Renée closed one folder and opened another. The handwriting on the tabs of the folders was as regimented as a draftsman’s. “February 25, 1987,” she said. “Boston Globe: Tremors in Essex County Persist..” She handed Louis a photocopied clipping. “April 12, 1987. Boston Globe, again. ‘Scientists Puzzled by Peabody Earthquake Swarm. ’” She took out a third article. “ Earthquake Notes , 1988, number 2, The Peabody Microseisms of January-April 1987 and Their Tectonic Environment.’ Penultimate paragraph: ‘The spatial and temporal distribution of the microseisms bears a marked similarity to known instances of induced seismicity in the vicinity of injection wells .’ Emphasis added. ‘However, the relatively great depth of the Peabody tremors (i.e., on average 3 kilometers deeper than the deepest commercial waste-disposal wells) would appear to rule out such a mechanism. Furthermore there are no licensed injection wells operating within a 20-kilometer radius surrounding the site of activity. ’”
She looked her beer bottle in the face for a second, and then took a long pull. She was definitely able to control herself now.

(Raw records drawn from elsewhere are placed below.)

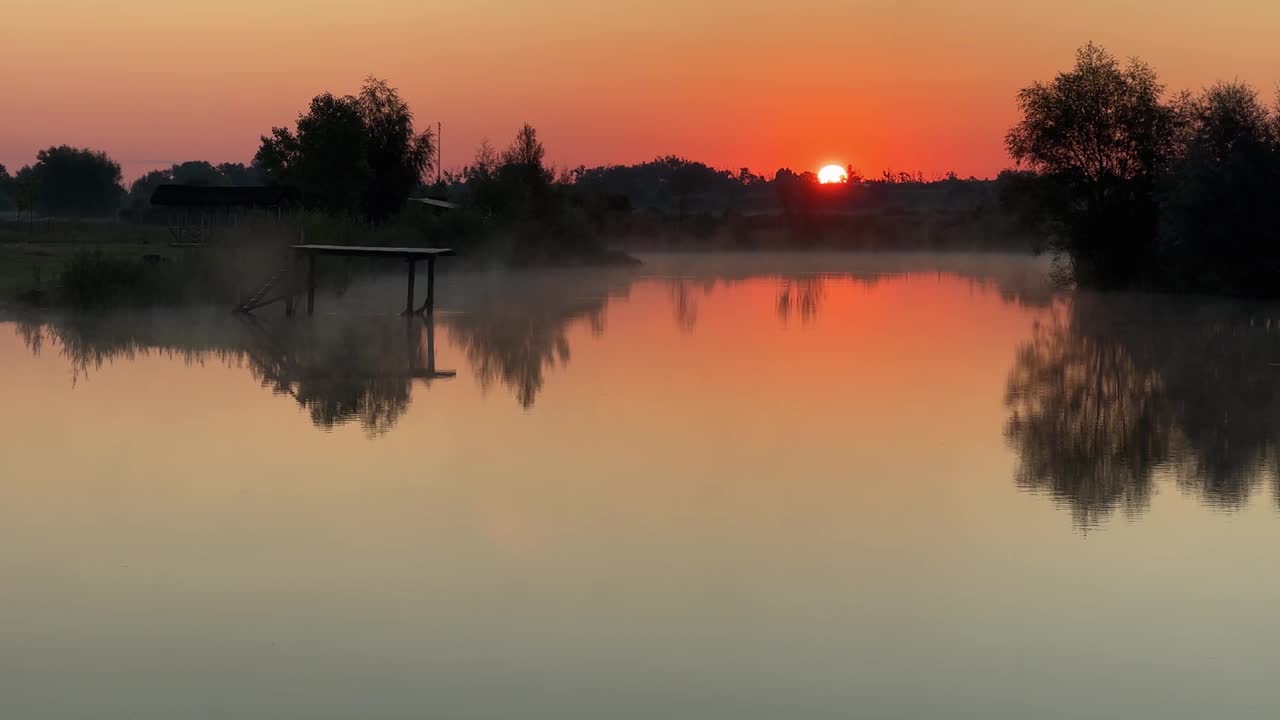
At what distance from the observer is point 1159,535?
41.1 ft

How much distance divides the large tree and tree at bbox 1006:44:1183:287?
37.2 metres

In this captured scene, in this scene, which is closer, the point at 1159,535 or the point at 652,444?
the point at 1159,535

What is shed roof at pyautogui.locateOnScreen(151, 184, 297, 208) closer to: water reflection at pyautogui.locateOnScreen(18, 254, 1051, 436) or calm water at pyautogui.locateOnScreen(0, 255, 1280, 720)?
water reflection at pyautogui.locateOnScreen(18, 254, 1051, 436)

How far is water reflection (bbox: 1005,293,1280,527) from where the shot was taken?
15.0 meters

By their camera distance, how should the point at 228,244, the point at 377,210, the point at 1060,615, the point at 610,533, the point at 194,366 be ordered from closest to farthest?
the point at 1060,615, the point at 610,533, the point at 194,366, the point at 228,244, the point at 377,210

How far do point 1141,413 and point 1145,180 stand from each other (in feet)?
143

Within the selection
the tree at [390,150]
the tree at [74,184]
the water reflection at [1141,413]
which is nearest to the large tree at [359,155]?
the tree at [390,150]

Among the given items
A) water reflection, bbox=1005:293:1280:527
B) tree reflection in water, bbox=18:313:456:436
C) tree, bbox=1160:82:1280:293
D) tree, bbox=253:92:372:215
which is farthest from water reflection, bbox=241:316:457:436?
tree, bbox=253:92:372:215

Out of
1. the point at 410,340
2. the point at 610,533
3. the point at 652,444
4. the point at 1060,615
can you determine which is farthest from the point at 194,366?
the point at 1060,615

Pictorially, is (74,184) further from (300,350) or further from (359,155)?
(300,350)

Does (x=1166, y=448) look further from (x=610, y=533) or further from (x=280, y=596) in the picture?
(x=280, y=596)

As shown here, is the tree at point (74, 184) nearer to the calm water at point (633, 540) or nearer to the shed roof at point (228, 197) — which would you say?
the shed roof at point (228, 197)

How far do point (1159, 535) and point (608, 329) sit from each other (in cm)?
2492

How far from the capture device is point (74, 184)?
525 ft
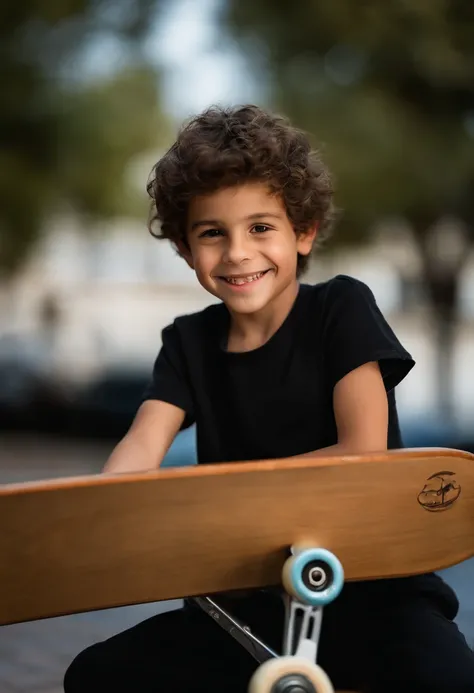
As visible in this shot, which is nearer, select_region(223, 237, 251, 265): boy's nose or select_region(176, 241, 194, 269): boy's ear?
select_region(223, 237, 251, 265): boy's nose

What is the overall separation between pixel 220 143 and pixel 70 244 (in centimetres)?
3294

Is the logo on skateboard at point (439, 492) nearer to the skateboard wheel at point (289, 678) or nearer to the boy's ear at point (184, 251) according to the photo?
the skateboard wheel at point (289, 678)

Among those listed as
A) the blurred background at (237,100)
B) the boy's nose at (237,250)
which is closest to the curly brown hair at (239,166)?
the boy's nose at (237,250)

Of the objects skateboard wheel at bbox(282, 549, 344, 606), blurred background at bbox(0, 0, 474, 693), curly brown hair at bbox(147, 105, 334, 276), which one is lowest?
skateboard wheel at bbox(282, 549, 344, 606)

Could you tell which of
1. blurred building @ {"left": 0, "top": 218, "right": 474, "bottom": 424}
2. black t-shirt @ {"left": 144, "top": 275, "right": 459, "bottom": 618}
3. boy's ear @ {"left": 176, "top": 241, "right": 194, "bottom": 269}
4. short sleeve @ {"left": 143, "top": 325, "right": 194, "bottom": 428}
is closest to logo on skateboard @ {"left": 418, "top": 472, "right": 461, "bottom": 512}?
black t-shirt @ {"left": 144, "top": 275, "right": 459, "bottom": 618}

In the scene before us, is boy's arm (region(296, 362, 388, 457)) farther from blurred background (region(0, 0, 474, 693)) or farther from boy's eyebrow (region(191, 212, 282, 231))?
blurred background (region(0, 0, 474, 693))

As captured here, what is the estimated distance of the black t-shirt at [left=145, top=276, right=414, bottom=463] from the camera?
7.16 ft

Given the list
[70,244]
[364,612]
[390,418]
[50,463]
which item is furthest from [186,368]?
[70,244]

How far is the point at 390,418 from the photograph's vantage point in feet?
7.58

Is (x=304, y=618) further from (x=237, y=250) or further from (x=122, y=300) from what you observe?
(x=122, y=300)

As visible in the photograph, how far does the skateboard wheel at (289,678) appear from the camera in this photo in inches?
66.2

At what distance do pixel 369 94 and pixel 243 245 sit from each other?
9200mm

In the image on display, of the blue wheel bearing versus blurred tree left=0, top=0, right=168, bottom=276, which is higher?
blurred tree left=0, top=0, right=168, bottom=276

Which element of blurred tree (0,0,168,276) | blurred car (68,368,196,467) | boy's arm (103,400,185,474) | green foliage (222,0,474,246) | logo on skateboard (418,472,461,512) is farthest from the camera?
blurred car (68,368,196,467)
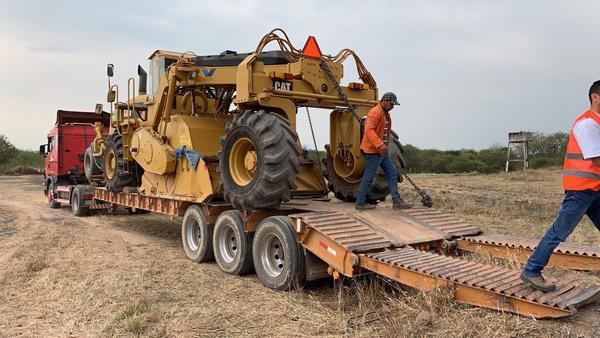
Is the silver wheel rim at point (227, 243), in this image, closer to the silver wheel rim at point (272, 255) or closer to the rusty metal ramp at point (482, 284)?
the silver wheel rim at point (272, 255)

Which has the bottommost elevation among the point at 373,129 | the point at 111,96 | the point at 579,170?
the point at 579,170

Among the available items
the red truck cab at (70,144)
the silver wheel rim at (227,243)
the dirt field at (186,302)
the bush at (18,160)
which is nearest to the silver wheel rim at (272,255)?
the dirt field at (186,302)

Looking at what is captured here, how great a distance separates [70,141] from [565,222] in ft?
48.4

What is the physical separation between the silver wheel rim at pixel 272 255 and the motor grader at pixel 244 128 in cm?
45

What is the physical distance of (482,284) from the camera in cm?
433

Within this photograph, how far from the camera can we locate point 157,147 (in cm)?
916

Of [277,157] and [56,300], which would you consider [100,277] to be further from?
[277,157]

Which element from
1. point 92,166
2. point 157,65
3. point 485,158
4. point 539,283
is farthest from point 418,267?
point 485,158

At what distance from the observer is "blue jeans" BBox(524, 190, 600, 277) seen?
4.22 m

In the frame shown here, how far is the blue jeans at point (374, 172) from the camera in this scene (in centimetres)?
A: 687

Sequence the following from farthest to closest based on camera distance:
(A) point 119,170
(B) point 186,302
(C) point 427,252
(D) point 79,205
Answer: (D) point 79,205 < (A) point 119,170 < (B) point 186,302 < (C) point 427,252

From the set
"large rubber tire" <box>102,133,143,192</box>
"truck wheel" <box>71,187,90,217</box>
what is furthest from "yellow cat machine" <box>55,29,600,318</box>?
"truck wheel" <box>71,187,90,217</box>

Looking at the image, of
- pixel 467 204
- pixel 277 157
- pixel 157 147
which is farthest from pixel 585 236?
pixel 157 147

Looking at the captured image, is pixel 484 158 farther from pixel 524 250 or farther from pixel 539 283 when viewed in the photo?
pixel 539 283
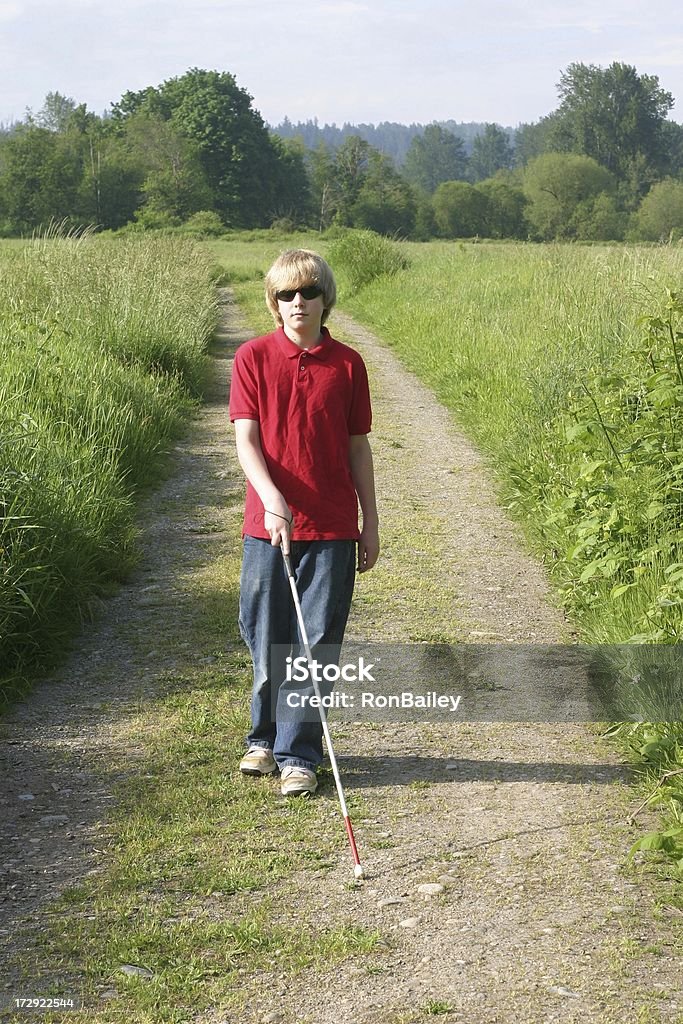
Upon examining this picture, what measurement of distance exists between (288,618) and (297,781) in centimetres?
59

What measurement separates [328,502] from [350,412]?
347 millimetres

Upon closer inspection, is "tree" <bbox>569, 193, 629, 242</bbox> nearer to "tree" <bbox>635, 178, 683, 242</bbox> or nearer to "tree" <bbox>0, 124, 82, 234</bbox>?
"tree" <bbox>635, 178, 683, 242</bbox>

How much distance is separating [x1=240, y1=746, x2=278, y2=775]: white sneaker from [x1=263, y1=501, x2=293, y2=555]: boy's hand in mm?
864

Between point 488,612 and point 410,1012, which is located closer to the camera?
point 410,1012

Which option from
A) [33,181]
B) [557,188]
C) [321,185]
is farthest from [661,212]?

“I remember when this swarm started up in Peabody. It happens in a couple other places in New England with some regularity. You get these tiny earthquakes, for the most part too small to feel. Anywhere from one to several hundred per day for days or weeks or months. Nobody really knows what causes them. The Peabody series was of interest because there’d never been anything like it there before.”
“Did I understand this right that injection wells cause earthquakes?”
“Yeah, it’s called induced seismicity. It happens after you’ve been pumping lots of liquid underground, and basically it’s as if the rock down there gets slippery from all the extra liquid. The classic example was in the early sixties, at the Rocky Mountain Arsenal, outside Denver. The Army was making chemical weapons and generating millions of gallons of toxic liquid waste and pumping it down a 12,000-foot well. Denver had always been pretty quiet seismically, but about a month after the pumping started they started recording all these earthquakes. On average about one a day, none of them bigger than 4.5 or so. Wheneyer they stopped pumping, the earthquakes stopped too, and when they started again, so did the earthquakes. It was pretty open and shut. The GS did a study—”
“The what?”
Renée blinked. “Geological Survey. They pumped water into dry oil wells in western Colorado. Whenever the water pressure in the bedrock got above 3,700 pounds per square inch the earthquakes started up. If you have some kind of pre-existing strain underground, the water in the cracks lubricates things and disturbs the balance of forces. The same thing also happens when you build a dam and form a reservoir. The weight of the new lake forces water into the underlying rock. There was a long series of events in Nevada, behind the Hoover Dam, after it filled up. Same thing in Egypt, behind the Aswan Dam. Same thing in Zambia, and China, and India. I think the one in India was very good-sized. Killed a couple hundred people.”
“I get the feeling you don’t spend your nights watching baseball on TV.”
She opened a third folder, disregarding him. “Krasner disappears from the literature after one article. He’s not in any chemistry journal, not in any geophysics journal, and he was never in American Men and Women of Science. One full-length paper, one paragraph in Nature , and that’s it. His theory got reinvented independently in the late seventies by a guy named Gold, at Cornell. Gold cites Krasner once, calls him ‘prescient,’ in the papers I could find. And that’s it.”